El jue, 17 abr 2025, 13:18, daniel williams <daniel.willi...@gmail.com>
escribió:

> Good call out. Yeah, once you take your work out of Spark it’s all on you.
> Any level partitions operations (e.g. map, flat map, foreach) ends up as a
> lambda in catalyst. I’ve found, however, not using explode and doing things
> procedurally at this point with a sufficient amount of unit testing helps a
> ton on coverage and stability. If you’re not using spark-testing-base I
> highly advise it. I’ve built many streaming and processing topologies on
> spark for several orgs now and Holden’s framework has saved me more times
> than I can imagine.
>
> -dan
>
>
> On Thu, Apr 17, 2025 at 12:09 AM Ángel Álvarez Pascua <
> angel.alvarez.pas...@gmail.com> wrote:
>
>> Just a quick note on working at the RDD level in Spark — once you go down
>> to that level, it’s entirely up to you to handle everything. You gain more
>> control and flexibility, but Spark steps back and hands you the steering
>> wheel. If tasks fail, it's usually because you're allowing them to — by not
>> properly capturing or handling all potential errors.
>>
>> Last year, I worked on a Spark Streaming project that had to interact
>> with various external systems (OpenSearch, Salesforce, Microsoft Office
>> 365, a ticketing service, ...) through HTTP requests. We handled those
>> interactions the way I told you, and it’s been running in production
>> without issues since last summer.
>>
>> That said, a word of caution: while we didn’t face any issues, some
>> colleagues on a different project ran into a problem when calling a model
>> inside a UDF. In certain cases — especially after using the built-in
>> explode function — Spark ended up calling the model twice per row. Their
>> workaround was to cache the DataFrame before invoking the model. (I don’t
>> think Spark speculation was enabled in their case, by the way.)
>>
>> I still need to dig deeper into the root cause, but just a heads-up —
>> under certain conditions, Spark might trigger multiple executions.
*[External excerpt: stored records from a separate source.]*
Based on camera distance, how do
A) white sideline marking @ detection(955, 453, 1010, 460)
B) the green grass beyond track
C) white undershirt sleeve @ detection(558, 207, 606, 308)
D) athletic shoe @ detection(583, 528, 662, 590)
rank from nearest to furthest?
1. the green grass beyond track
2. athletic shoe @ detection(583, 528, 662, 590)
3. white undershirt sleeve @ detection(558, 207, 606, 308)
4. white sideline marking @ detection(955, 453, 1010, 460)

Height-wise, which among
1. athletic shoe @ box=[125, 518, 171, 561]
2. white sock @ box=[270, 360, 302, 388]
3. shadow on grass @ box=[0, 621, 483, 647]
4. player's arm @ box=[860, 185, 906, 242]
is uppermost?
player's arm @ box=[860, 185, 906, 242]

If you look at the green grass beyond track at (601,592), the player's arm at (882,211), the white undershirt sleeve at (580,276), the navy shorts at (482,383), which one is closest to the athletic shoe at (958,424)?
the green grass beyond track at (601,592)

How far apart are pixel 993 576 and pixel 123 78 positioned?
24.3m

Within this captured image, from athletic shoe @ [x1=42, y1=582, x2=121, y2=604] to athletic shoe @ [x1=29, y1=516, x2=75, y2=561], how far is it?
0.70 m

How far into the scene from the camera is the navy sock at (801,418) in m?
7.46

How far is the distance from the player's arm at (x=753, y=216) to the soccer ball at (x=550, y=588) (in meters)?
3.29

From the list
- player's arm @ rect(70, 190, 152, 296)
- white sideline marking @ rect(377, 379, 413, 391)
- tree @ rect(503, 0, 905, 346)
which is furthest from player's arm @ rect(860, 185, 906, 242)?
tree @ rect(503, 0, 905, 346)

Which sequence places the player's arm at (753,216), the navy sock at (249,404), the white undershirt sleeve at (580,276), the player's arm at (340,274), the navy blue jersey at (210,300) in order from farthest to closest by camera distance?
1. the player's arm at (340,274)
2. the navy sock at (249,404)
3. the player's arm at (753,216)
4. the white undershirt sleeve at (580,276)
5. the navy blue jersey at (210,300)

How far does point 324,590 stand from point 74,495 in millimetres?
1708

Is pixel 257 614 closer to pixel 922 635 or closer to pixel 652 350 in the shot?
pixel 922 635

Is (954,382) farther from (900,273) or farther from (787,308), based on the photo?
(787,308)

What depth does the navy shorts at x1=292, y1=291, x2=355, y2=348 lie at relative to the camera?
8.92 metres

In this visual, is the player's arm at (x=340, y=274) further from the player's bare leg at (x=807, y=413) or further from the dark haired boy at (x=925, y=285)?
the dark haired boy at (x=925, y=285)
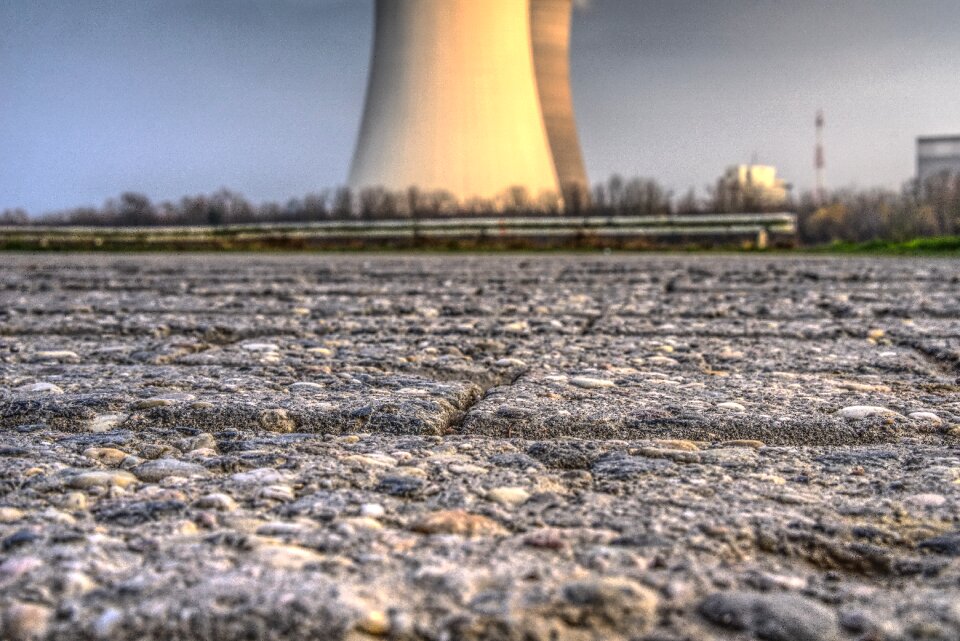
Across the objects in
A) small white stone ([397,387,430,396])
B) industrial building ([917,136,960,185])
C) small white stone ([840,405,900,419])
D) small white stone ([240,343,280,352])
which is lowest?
small white stone ([840,405,900,419])

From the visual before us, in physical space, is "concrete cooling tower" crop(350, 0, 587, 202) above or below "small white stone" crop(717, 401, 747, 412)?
above

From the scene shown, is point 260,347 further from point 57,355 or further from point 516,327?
point 516,327

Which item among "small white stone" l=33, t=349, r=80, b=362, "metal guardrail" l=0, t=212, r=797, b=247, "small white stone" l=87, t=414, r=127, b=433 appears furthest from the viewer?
"metal guardrail" l=0, t=212, r=797, b=247

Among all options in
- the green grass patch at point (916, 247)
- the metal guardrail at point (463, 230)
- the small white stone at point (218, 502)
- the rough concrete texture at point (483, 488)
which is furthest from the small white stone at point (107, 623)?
the metal guardrail at point (463, 230)

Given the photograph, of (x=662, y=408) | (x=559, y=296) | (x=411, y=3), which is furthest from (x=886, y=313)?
(x=411, y=3)

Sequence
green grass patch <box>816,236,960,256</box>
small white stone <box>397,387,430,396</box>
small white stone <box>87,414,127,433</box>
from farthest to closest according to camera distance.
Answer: green grass patch <box>816,236,960,256</box> < small white stone <box>397,387,430,396</box> < small white stone <box>87,414,127,433</box>

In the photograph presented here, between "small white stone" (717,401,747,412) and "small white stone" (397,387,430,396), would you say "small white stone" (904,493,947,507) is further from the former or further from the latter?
"small white stone" (397,387,430,396)

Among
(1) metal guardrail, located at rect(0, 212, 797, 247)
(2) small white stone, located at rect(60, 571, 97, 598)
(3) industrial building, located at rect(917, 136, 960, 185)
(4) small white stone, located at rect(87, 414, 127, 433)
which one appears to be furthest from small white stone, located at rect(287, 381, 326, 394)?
(3) industrial building, located at rect(917, 136, 960, 185)

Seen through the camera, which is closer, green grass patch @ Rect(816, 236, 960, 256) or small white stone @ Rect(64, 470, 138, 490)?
small white stone @ Rect(64, 470, 138, 490)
We also
>> used the explode function in our project, but didn’t observe any
>> duplicate calls... so for now, it remains a bit of a mystery.
>>
>>
>>
>> El jue, 17 abr 2025 a las 2:02, daniel williams (<
>> daniel.willi...@gmail.com>) escribió:
>>
>>> Apologies. I’m imagining a pure Kafka application and imagining a
>>> transactional consumer on processing. Angel’s suggestion is the correct
>>> one, mapPartition to maintain state across your broadcast Kafka producers
>>> to retry or introduce back pressure given your producer and retry in its
>>> threadpool given the producers built in backoff. This would allow for you
>>> to retry n times and then upon final (hopefully not) failure update your
>>> dataset for further processing.
>>>
>>> -dan
>>>
>>>
>>> On Wed, Apr 16, 2025 at 5:04 PM Abhishek Singla <
>>> abhisheksingla...@gmail.com> wrote:
>>>
>>>> @daniel williams <daniel.willi...@gmail.com>
>>>>
>>>> > Operate your producer in transactional mode.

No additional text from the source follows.